We’re doing a blog series on training your youth ministry volunteers and today we’ll discuss how to train your volunteers in practical skills. In the first post of this series we stressed the importance of defining what knowledge and skills your volunteers need to have. The second step was to assess what your volunteers already know and what they’re already competent in. The difference between those two is what needs to be taught.
Teaching skills isn’t easy. More than teaching theoretical knowledge, it requires an individual approach. Here’s why:
Different learning styles
The difference in learning styles plays an important part here. I’m someone who needs the theory before the practice for example. I won’t just ‘learn’ by watching someone do something, or by practicing myself, I need to know the ‘why’ first. Why is this the best way? Why does this work?
Some people like to observe, others want to dive right in. ‘Forcing’ people to learn skills in a way that doesn’t match their learning style causes friction, stress even. Be sure to give your volunteers room to learn in their own way and don’t make everyone do the same thing.
The solution is to discuss their preferred learning style with your volunteers. Do they know how they learn best? If not, just ask this simple question: if you’ve just bought a new dvd player, how do you go about learning how it works? Do they read the manual first? If so, what works better: reading info or seeing a drawing or schedule? Do they want someone else to show it? If so, do they want to hear an explanation first or see a demonstration? Or do they just try it themselves and see what happens till they get it right? It’ll give you a quick insight into their learning preferences!
Some people learn faster than others, especially when it comes to skills. That’s not necessarily related to intelligence though it obviously plays a role, as does their preferred learning style. It also has to do with how well they learn in general, their ability to anchor new knowledge and skills to what they know already.
An individual approach ensures everyone gets the chance and the time to learn in their own way, at their own speed. No one wants to be in a group that does a training on first aid for instance and be the only one who can’t get the compressions right. It will make people feel stupid and humiliated. Protect your volunteers, especially those who are vulnerable in this area.
As I wrote in a previous post: most people will ‘endure’ a theoretical training session in a subject they know about already. It’s good to be reminded of important things, a new trainer can give you new insights and it’s okay because you’re part of a group. With learning practical skills, that’s different.

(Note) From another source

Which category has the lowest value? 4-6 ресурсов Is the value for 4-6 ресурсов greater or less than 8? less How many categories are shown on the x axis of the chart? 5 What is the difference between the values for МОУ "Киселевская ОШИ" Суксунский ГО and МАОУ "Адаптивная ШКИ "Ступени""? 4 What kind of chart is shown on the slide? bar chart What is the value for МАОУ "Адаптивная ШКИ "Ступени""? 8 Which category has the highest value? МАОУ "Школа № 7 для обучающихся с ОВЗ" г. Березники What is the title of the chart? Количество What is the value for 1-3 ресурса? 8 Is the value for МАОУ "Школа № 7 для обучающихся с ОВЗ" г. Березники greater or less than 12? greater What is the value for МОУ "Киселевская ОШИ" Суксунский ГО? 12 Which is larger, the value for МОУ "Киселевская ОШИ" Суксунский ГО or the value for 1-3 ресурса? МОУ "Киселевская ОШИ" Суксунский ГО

I was ‘required’ to attend a training session once on public speaking. The idea was to give everyone who ever had to say something on stage (elders, worship leaders, announcement-people, etc) training in the use of voice, body posture, etc. We had to do exercises, like do a short announcement, and practice things. I was bored out of my mind all day and I became more and more irritated. I knew this stuff, I had taught it myself to others. Yet I was required to be there. It was a long, long day for me.
You shouldn’t want to teach people skills they already have, you’ll really demotivate them. Plus you’re wasting their time, which doesn’t show respect for the busy schedules most volunteers have. Instead, if you have a volunteer who’s already really good at something, have him or her help in the training. That way you not only affirm their talents and gifts in that area (and thus motivate them), you also teach volunteers how to help each other (unity).

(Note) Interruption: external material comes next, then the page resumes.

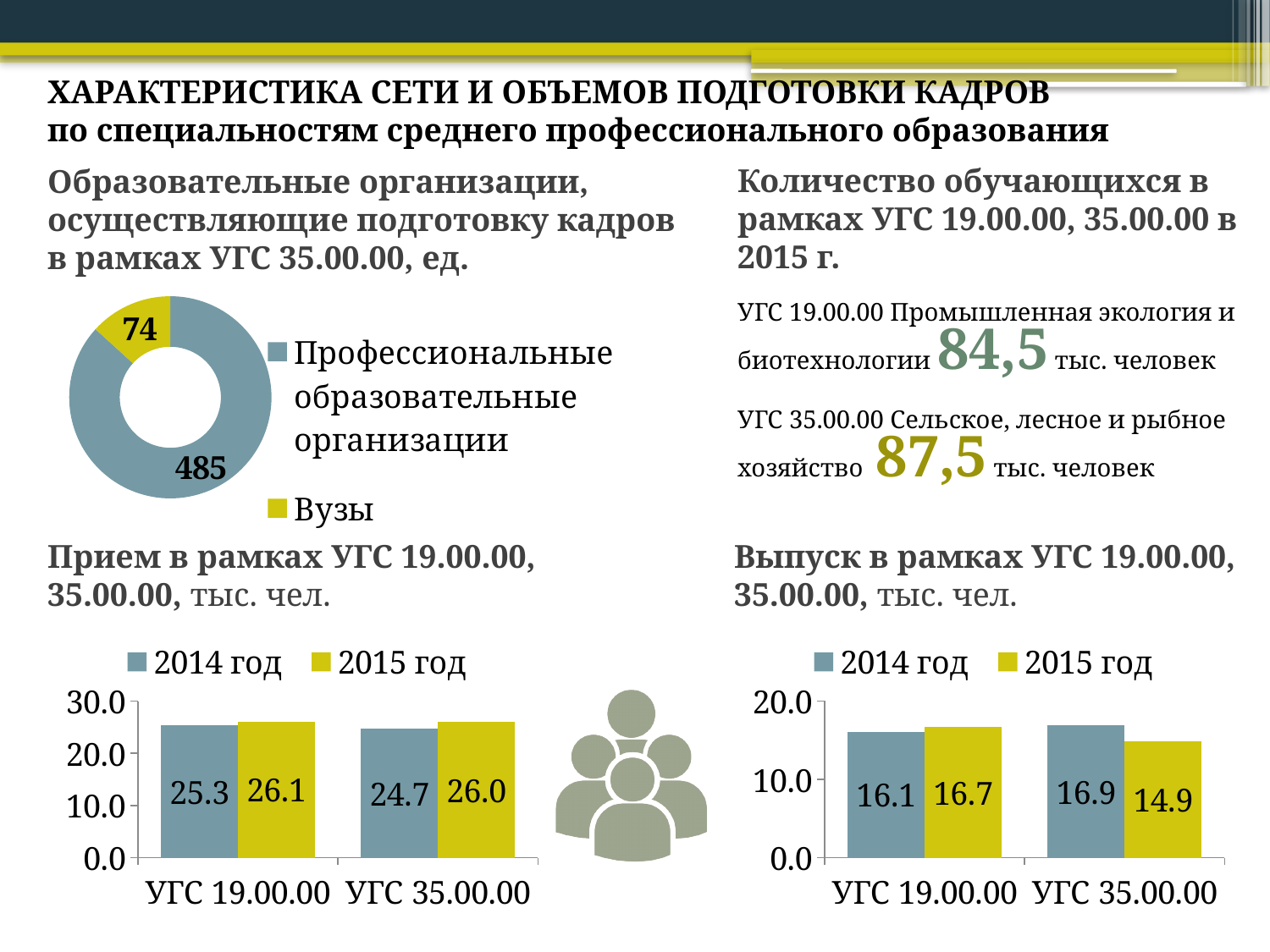
In the donut chart on the top left, what is the value for Вузы? 74 In the chart 'Выпуск в рамках УГС 19.00.00, 35.00.00', which is larger for УГС 19.00.00: 2014 год or 2015 год? 2015 год In the chart 'Прием в рамках УГС 19.00.00, 35.00.00', what is the difference between the 2015 год and 2014 год values for УГС 35.00.00? 1.3 In the chart 'Выпуск в рамках УГС 19.00.00, 35.00.00', which bar is the lowest? УГС 35.00.00, 2015 год In the chart 'Прием в рамках УГС 19.00.00, 35.00.00', how many series does the legend list? 2 In the chart 'Выпуск в рамках УГС 19.00.00, 35.00.00', what is the value for УГС 35.00.00 in 2015 год? 14.9 In the donut chart on the top left, what is the total of the two segments? 559 In the chart 'Прием в рамках УГС 19.00.00, 35.00.00', what is the value for УГС 19.00.00 in 2014 год? 25.3 In the chart 'Выпуск в рамках УГС 19.00.00, 35.00.00', what is the difference between the 2014 год and 2015 год values for УГС 35.00.00? 2.0 In the donut chart on the top left, what is the value for Профессиональные образовательные организации? 485 In the chart 'Прием в рамках УГС 19.00.00, 35.00.00', what is the value for УГС 35.00.00 in 2015 год? 26.0 What kind of chart is shown on the top left of the slide? Donut (pie) chart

Always keep in mind that the way you train your volunteers has a huge impact on their motivation. I’ve also written about this in a post on Grey’s Anatomy: How not to train your leaders.
How to realize this individual approach?
Here’s my advice on how to realize an individual training approach for your youth ministry volunteers:
- Teach in groups where possible, but always make room for differences in learning styles, learning speeds, ect. I’ve found it valuable to literally stress this at the start of a session, so people know they’re not expected to all learn the same way.
- Create a safe environment during the training so that there is room for failure, for trying again, for learning.
- Within one training session, use different approaches that match the different learning styles: teach instructive, put something on paper, use visual elements, have something to feel/touch for the kinesthetic types, do a demonstration, a practice exercise, give a theoretical basis for what you’re teaching, use a group discussion, etc. Everyone will learn that way, because all learning styles are taken into account.
- Don’t force people to participate in every element of the session. Personally, I hate ‘practicing’ exercises, like ‘practice having a spiritual conversation’ I’m sorry, but that just doesn’t work for me. Others really hate presenting something to a group (which I totally dig!). Don’t make people participate in an element if they don’t want to.
- Do one-on-one training for those volunteers that are vulnerable in this area and make sure they know you value them just as much. Take the time to teach them and keep experimenting in teaching styles till you find a way that clicks for them. I’ve had a volunteer once who was very dyslexic, so any written information was a problem for him. That meant I did most of the teaching one-on-one, telling him what he needed to know, repeating it a couple of times in different words and contexts and then practice it together till I was sure he understood. Time consuming? Yes, very so. But an investment that ‘paid off’: he’s one of the best volunteers I’ve ever had, he was incredibly proud to be able to do this despite his dyslexia and he’s been a practical backbone of my youth ministry for years.
- Don’t try and teach skills people don’t need and/or don’t have an aptitude for. Make sure you only train them in what they need. The feeling of having to perform in an area they feel insecure in, can really cause stress for your volunteers.